Layerwise Proximal Replay: A Proximal Point Method for Online Continual Learning
Jason Yoo, Yunpeng Liu, Frank Wood, Geoff Pleiss
TL;DR
This paper addresses instability in replay-based online continual learning by introducing Layerwise Proximal Replay (LPR), a proximal-point style optimizer that applies a layer-specific preconditioner to gradient updates. By constraining changes to hidden activations of replay data through a per-layer preconditioner $P_\ell$, LPR balances learning from new and replay data while stabilizing optimization, and it can be used with a variety of replay losses. Empirical results across memory-constrained and memory-unconstrained settings on Split-CIFAR100, Split-TinyImageNet, and Online CLEAR show consistent gains in final accuracy, average anytime accuracy, and worst-case accuracy, along with reduced representation drift and more stable gradients. The findings suggest that optimization geometry, not just memory of past data, plays a crucial role in online continual learning and that proximal-gradient style updates can meaningfully improve replay-based methods with modest computational overhead.
Abstract
In online continual learning, a neural network incrementally learns from a non-i.i.d. data stream. Nearly all online continual learning methods employ experience replay to simultaneously prevent catastrophic forgetting and underfitting on past data.
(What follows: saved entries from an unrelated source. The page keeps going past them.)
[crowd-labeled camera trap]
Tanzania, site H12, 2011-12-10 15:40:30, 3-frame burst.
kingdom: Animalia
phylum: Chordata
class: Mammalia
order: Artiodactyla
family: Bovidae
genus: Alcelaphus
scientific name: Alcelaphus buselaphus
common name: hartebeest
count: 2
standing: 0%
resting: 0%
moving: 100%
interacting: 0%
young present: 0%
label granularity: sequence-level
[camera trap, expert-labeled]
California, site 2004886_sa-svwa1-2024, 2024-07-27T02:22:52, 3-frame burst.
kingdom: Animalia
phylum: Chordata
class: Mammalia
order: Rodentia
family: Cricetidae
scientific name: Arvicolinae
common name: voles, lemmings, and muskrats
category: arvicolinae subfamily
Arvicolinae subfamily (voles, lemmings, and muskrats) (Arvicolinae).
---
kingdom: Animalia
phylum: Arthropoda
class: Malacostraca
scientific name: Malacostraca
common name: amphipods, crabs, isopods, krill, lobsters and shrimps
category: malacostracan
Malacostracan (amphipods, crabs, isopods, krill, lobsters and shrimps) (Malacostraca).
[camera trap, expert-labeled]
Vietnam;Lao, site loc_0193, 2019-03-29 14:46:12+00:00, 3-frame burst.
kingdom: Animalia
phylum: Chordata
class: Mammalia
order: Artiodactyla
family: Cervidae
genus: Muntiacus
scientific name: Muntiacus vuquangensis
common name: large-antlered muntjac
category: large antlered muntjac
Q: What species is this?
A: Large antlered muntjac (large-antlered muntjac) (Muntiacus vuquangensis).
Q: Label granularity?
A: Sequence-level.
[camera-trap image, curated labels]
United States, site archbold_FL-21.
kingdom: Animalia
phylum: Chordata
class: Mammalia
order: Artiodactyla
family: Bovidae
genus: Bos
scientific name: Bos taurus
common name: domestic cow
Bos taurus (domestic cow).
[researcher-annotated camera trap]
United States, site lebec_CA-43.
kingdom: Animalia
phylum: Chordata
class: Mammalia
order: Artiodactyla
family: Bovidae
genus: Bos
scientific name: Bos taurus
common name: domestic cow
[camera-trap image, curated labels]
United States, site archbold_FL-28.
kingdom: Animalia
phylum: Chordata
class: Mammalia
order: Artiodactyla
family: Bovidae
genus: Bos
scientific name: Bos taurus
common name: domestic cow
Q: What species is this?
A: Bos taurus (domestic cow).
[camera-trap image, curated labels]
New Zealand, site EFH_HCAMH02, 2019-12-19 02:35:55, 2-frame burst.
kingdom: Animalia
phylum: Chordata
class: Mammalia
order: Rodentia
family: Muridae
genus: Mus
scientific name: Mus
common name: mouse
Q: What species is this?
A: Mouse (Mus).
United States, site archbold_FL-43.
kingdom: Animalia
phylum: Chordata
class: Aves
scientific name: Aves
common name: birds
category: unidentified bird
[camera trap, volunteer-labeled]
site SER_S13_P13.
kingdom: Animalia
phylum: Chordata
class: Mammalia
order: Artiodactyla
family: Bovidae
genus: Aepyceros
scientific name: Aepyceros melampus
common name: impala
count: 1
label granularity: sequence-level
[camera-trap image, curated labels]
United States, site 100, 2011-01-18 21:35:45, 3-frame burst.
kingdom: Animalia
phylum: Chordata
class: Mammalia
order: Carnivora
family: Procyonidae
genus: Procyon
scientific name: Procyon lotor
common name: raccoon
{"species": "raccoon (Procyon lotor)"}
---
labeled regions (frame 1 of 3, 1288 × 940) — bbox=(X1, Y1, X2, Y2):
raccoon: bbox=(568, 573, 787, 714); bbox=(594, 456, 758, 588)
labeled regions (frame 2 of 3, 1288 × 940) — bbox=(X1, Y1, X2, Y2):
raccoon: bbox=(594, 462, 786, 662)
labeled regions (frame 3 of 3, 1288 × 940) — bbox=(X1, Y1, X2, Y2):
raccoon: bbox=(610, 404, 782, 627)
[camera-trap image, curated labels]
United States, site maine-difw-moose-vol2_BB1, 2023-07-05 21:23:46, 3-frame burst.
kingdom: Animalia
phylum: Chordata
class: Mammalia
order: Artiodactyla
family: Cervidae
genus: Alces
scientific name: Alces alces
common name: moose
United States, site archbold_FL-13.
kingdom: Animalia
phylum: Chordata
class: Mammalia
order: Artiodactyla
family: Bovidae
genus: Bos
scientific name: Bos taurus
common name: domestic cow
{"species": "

Our work demonstrates a limitation of this approach: neural networks trained with experience replay tend to have unstable optimization trajectories, impeding their overall accuracy. Surprisingly, these instabilities persist even when the replay buffer stores all previous training examples, suggesting that this issue is orthogonal to catastrophic forgetting. We minimize these instabilities through a simple modification of the optimization geometry. Our solution, Layerwise Proximal Replay (LPR), balances learning from new and replay data while only allowing for gradual changes in the hidden activation of past data. We demonstrate that LPR consistently improves replay-based online continual learning methods across multiple problem settings, regardless of the amount of available replay memory.